(DATA RECORDS)
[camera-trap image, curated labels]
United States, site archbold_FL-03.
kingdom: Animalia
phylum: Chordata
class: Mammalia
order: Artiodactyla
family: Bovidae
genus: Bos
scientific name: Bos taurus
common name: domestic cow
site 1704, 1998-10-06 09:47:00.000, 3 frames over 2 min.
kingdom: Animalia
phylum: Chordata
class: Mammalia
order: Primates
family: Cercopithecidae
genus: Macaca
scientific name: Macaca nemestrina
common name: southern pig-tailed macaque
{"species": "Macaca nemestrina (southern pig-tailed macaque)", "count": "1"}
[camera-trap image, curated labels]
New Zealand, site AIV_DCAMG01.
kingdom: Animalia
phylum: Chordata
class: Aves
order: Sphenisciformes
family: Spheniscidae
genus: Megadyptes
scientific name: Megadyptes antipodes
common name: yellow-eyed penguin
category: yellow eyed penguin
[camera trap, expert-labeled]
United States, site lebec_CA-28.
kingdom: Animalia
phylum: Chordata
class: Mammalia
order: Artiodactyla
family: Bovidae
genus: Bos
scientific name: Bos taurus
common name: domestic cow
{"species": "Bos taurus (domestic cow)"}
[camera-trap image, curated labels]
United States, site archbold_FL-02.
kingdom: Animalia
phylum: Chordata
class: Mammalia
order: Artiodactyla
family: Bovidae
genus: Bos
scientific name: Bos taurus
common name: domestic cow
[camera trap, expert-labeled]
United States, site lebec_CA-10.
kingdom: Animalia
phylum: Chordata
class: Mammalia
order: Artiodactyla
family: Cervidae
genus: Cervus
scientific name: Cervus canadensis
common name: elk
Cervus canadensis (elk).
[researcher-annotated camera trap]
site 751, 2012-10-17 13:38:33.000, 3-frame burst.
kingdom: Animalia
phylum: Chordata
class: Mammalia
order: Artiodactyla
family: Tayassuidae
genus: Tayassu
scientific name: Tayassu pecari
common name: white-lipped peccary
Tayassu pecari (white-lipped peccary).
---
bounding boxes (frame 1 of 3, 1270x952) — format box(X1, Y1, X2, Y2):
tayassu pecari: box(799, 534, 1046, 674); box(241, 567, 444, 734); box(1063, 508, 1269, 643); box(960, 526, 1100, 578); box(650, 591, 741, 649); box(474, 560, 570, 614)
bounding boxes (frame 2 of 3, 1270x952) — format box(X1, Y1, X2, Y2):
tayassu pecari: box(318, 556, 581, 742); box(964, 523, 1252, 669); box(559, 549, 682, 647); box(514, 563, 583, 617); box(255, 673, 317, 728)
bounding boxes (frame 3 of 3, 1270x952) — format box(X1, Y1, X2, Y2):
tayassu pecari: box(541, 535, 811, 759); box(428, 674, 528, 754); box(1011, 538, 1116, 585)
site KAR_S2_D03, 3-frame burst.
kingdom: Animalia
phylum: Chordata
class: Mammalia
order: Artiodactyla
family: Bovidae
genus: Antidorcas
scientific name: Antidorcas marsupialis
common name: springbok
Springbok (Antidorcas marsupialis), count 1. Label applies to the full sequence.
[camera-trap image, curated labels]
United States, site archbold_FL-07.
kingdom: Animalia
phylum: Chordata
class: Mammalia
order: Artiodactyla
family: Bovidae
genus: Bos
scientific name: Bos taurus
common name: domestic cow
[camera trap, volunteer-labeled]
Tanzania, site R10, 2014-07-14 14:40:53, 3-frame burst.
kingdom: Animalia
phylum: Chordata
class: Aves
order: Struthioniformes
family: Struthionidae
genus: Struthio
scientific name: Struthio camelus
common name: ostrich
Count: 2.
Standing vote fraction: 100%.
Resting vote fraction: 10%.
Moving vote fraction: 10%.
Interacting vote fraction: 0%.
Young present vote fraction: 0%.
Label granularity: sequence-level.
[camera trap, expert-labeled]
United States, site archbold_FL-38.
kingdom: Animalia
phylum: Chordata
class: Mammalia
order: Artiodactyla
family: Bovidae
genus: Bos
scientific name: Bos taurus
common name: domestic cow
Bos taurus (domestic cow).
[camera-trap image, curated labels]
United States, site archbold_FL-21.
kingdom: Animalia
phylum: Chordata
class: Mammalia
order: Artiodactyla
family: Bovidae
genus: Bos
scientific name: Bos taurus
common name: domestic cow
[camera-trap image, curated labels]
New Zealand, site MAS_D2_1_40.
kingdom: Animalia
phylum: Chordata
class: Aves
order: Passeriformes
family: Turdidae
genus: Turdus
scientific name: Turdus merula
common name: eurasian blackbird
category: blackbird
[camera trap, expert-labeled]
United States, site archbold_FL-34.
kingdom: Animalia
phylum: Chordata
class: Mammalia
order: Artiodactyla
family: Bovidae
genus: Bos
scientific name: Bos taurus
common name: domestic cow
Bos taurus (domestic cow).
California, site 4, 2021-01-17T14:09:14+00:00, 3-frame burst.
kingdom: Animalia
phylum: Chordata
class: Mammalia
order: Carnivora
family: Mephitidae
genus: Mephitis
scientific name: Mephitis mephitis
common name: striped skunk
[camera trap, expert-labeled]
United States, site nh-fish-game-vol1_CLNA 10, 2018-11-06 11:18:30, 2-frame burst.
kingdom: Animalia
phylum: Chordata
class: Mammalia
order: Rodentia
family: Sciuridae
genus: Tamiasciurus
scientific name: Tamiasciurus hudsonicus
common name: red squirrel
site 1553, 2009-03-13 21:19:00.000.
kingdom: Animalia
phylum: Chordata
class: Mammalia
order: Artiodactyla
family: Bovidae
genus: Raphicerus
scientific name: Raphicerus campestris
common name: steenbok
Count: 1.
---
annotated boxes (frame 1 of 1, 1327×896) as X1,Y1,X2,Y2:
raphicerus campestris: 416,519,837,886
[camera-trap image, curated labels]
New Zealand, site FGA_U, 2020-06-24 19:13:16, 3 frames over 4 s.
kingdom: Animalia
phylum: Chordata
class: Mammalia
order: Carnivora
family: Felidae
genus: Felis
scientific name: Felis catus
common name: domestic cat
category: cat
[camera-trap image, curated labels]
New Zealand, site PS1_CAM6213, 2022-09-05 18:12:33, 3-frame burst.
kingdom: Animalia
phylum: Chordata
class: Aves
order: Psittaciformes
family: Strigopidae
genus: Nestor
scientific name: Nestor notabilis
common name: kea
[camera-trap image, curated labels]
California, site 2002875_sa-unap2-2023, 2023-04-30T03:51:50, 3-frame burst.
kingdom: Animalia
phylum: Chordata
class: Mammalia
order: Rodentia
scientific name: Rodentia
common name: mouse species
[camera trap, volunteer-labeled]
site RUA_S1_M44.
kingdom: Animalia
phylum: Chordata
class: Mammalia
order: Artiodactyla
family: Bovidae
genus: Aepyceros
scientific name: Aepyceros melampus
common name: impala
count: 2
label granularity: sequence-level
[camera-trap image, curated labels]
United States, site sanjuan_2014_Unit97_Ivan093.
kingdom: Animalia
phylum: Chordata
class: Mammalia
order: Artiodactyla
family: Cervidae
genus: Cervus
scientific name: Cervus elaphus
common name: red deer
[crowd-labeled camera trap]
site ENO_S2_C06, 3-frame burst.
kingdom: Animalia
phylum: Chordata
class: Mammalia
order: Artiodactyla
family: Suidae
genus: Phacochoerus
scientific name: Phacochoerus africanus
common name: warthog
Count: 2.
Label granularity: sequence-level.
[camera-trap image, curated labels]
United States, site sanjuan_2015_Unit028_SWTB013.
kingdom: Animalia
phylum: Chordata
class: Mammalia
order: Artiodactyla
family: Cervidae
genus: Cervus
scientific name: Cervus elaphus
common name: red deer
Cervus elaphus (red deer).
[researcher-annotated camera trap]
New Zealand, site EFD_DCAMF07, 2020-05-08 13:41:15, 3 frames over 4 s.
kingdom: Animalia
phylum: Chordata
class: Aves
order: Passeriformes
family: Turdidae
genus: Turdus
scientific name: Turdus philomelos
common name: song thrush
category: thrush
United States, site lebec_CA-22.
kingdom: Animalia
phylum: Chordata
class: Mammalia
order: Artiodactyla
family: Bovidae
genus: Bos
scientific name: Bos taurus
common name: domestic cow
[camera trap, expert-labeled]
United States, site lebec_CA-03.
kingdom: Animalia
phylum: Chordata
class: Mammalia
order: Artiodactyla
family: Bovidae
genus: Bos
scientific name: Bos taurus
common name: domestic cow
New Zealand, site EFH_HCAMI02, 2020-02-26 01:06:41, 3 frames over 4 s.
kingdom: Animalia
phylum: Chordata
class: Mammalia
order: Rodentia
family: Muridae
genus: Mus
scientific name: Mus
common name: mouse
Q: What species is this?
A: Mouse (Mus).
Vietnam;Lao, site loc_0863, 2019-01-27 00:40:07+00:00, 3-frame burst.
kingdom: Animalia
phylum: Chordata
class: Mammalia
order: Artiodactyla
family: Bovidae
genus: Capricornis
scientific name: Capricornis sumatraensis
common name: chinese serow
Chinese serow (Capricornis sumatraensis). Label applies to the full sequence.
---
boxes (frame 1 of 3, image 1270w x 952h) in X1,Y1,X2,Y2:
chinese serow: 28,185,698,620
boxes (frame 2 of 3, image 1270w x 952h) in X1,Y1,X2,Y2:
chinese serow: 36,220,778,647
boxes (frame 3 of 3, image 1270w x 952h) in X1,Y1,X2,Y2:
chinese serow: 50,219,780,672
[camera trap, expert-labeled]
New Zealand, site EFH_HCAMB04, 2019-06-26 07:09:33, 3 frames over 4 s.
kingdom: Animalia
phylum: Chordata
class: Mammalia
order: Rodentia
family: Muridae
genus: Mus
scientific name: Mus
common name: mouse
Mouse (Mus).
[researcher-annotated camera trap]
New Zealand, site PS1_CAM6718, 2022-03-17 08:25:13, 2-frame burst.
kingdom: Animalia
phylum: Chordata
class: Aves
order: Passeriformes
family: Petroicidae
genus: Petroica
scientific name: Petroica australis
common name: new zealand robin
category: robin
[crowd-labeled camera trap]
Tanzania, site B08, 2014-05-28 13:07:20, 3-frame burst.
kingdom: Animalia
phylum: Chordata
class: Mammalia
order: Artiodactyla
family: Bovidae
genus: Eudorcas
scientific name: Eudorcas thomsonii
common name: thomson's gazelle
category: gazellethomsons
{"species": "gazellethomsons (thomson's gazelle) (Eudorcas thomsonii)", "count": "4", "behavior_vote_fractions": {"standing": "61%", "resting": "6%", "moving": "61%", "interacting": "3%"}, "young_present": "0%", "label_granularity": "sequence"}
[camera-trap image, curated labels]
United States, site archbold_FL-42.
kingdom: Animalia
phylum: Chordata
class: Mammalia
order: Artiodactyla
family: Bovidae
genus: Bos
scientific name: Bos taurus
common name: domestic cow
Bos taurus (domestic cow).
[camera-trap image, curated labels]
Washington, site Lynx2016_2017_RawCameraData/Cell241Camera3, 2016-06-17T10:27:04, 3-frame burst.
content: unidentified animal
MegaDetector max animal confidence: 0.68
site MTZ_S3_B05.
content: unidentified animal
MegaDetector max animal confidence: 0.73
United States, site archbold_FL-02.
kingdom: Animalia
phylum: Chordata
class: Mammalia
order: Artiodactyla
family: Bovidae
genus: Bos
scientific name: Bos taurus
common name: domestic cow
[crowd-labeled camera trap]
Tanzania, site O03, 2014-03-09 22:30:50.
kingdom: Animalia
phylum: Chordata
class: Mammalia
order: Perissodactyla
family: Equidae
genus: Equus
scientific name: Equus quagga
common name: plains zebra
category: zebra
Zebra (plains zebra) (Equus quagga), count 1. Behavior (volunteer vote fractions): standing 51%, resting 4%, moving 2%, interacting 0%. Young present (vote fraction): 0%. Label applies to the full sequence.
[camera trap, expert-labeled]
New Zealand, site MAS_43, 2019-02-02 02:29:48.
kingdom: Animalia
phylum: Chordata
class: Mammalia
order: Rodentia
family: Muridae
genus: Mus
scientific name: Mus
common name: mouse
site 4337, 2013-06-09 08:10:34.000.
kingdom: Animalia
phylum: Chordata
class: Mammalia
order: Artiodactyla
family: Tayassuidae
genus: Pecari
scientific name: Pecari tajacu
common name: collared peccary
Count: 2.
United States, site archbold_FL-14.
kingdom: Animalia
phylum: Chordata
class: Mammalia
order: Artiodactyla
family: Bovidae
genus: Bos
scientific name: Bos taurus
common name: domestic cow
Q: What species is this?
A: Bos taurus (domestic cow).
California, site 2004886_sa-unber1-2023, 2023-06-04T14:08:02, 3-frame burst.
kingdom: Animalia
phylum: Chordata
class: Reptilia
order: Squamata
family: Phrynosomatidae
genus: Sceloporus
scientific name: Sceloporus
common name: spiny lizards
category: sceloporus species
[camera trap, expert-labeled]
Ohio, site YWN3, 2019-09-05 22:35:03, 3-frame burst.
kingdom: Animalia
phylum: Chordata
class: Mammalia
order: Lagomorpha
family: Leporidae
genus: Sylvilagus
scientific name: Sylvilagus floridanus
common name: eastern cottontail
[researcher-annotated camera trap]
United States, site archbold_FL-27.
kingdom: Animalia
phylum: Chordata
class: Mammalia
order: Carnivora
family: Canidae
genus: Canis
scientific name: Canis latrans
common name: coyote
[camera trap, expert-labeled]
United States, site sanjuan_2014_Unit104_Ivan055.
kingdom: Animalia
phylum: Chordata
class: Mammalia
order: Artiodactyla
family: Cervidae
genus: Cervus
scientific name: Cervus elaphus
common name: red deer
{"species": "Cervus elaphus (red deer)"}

(TO DO)
Keep both end lines and retype everything in the records above from the line containing "genus: Tamiasciurus" through the line containing "genus: Phacochoerus", exactly, with nothing else.

(THE COMPLETED TASK)
genus: Tamiasciurus
scientific name: Tamiasciurus hudsonicus
common name: red squirrel
site 1553, 2009-03-13 21:19:00.000.
kingdom: Animalia
phylum: Chordata
class: Mammalia
order: Artiodactyla
family: Bovidae
genus: Raphicerus
scientific name: Raphicerus campestris
common name: steenbok
Count: 1.
---
annotated boxes (frame 1 of 1, 1327×896) as X1,Y1,X2,Y2:
raphicerus campestris: 416,519,837,886
[camera-trap image, curated labels]
New Zealand, site FGA_U, 2020-06-24 19:13:16, 3 frames over 4 s.
kingdom: Animalia
phylum: Chordata
class: Mammalia
order: Carnivora
family: Felidae
genus: Felis
scientific name: Felis catus
common name: domestic cat
category: cat
[camera-trap image, curated labels]
New Zealand, site PS1_CAM6213, 2022-09-05 18:12:33, 3-frame burst.
kingdom: Animalia
phylum: Chordata
class: Aves
order: Psittaciformes
family: Strigopidae
genus: Nestor
scientific name: Nestor notabilis
common name: kea
[camera-trap image, curated labels]
California, site 2002875_sa-unap2-2023, 2023-04-30T03:51:50, 3-frame burst.
kingdom: Animalia
phylum: Chordata
class: Mammalia
order: Rodentia
scientific name: Rodentia
common name: mouse species
[camera trap, volunteer-labeled]
site RUA_S1_M44.
kingdom: Animalia
phylum: Chordata
class: Mammalia
order: Artiodactyla
family: Bovidae
genus: Aepyceros
scientific name: Aepyceros melampus
common name: impala
count: 2
label granularity: sequence-level
[camera-trap image, curated labels]
United States, site sanjuan_2014_Unit97_Ivan093.
kingdom: Animalia
phylum: Chordata
class: Mammalia
order: Artiodactyla
family: Cervidae
genus: Cervus
scientific name: Cervus elaphus
common name: red deer
[crowd-labeled camera trap]
site ENO_S2_C06, 3-frame burst.
kingdom: Animalia
phylum: Chordata
class: Mammalia
order: Artiodactyla
family: Suidae
genus: Phacochoerus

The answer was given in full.